Padre Giuseppe Cavallini, un prete da "safari"
Villafranca, 20 Agosto 2018 ore 15:46

Tanti sono stati gli uomini e le donne partiti da Povegliano per «emigrare» e seguire la loro vocazione missionaria nel mondo. Ora uno di loro è tornato dall’Africa per qualche settimana di riposo (per «ricaricare le batterie»): si tratta del comboniano padre Giuseppe Cavallini, nato tra via Roma e via Vo’ quasi una settantina di anni fa.

E' tornato padre Giuseppe Cavallini

Dal 1979 è stato in Etiopia per lunghi periodi, intervallati dall’impegno di giornalista a Nigrizia e di direttore del Museo Africano a Verona lavorando nella regione di Sidamo. «Il paese vive ora - racconta - un periodo positivo grazie al 41enne presidente Ahmed (il più giovane statista africano). Di etnia mista, cristiano ma con padre musulmano, ha avviato una politica di pacificazione e tolleranza».

Permane tuttavia una situazione critica proprio a sud, dove opera il missionario, a causa degli scontri interetnici: Onu e ong assistono più di 800mila sfollati che hanno dovuto lasciare le loro case a seguito delle violenze.

La missione

A 350 chilometri da Addis Abeba, la missione di padre Giuseppe è in quest’area da oltre 100mila chilometri quadrati. «Quando siamo arrivati 40 anni fa – ricorda – non c’erano cattolici. Ancora oggi siamo minoranza, l’1 per cento, mentre a parte chi segue la religione tradizionale ci sono un 40 per cento di ortodossi e 30 per cento di musulmani. Tuttavia siamo molto rispettati, grazie al nostro lavoro su campo». Nel Corno d’Africa i missionari lavorano ufficialmente come «agenti dello sviluppo sociale» e la loro attività è molto complessa: obiettivo è creare comunità cristiane autosufficienti non solo nella fede ma anche nella vita sociale. Gli sforzi maggiori si dirigono su progetti legati alla scuola, alla sanità, alla promozione della donna. 

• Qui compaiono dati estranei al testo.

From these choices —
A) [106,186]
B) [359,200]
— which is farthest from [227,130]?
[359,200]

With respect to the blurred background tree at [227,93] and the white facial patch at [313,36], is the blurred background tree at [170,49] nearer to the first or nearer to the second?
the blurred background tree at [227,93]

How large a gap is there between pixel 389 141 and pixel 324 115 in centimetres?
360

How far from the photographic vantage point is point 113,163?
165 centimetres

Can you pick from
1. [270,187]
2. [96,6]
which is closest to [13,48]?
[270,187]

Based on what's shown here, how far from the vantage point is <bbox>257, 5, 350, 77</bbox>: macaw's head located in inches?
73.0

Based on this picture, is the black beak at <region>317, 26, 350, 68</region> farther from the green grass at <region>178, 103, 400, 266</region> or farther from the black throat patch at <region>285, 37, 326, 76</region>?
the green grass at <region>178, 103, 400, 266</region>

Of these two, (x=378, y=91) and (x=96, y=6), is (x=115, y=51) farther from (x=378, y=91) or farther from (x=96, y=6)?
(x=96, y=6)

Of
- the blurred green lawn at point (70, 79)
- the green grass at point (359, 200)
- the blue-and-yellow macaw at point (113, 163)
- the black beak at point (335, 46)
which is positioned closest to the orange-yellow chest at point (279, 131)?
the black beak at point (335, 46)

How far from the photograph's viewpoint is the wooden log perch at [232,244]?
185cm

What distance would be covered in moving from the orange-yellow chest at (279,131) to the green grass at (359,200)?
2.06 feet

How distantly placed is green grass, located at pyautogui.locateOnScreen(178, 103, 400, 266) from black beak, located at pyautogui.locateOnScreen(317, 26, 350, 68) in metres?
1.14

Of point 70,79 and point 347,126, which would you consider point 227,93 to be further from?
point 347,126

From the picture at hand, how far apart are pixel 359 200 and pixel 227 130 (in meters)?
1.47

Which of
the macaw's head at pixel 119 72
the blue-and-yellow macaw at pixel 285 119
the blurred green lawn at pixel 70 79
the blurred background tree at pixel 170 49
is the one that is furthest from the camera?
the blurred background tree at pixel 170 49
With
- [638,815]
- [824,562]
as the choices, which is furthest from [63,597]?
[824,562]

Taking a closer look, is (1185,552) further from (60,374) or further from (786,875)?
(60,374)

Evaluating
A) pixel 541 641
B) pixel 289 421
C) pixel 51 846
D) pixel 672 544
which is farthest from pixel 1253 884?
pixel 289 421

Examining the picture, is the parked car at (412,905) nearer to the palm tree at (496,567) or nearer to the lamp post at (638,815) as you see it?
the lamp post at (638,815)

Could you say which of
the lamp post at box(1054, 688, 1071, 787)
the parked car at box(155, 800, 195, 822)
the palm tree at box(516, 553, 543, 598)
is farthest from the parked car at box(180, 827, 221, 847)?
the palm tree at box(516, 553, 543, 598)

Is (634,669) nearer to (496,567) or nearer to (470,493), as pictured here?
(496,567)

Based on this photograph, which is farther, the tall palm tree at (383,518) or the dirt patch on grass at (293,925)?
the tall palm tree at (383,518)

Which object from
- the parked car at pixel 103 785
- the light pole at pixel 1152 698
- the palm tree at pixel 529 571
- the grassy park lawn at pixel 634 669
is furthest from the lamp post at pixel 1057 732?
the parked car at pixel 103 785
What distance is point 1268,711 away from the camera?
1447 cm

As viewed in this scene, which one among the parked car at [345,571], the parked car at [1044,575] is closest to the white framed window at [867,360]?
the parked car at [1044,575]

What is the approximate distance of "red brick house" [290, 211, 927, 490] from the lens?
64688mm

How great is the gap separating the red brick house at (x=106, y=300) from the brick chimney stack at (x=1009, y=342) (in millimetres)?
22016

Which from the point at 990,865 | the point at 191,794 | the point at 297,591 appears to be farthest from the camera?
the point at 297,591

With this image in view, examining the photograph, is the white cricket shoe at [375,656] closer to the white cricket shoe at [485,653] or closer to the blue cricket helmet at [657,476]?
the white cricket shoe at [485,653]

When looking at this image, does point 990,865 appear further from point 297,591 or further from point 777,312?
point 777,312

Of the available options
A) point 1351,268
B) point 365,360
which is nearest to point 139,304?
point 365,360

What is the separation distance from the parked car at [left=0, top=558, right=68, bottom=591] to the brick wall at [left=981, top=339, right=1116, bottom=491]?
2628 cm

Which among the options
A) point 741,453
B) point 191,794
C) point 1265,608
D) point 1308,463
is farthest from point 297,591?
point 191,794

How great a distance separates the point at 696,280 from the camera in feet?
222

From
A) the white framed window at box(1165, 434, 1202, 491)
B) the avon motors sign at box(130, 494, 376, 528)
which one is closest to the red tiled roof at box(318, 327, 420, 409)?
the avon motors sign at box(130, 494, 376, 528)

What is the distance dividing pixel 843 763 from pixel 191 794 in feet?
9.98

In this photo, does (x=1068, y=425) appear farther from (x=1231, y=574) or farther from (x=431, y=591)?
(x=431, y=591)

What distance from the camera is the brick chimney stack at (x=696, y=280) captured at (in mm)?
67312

"In Africa la messa dura anche 5 ore"

Padre Giuseppe li riprenderà a settembre al ritorno ma in questo periodo si divide fra la casa comboniana di Verona e il paese. Lo attendono per una rimpatriata anche i giovani poveglianesi che nel 2014 sono stati da lui in Etiopia. «Quando dico Messa devo stringere – sorride – perché in Africa la celebrazione dura anche 4-5 ore. Sono momenti forti, coloratissimi ed animati, perché lì il cristianesimo è fatto soprattutto di giovani. C’è ancora un senso diverso del tempo, non la schiavitù dell’orologio».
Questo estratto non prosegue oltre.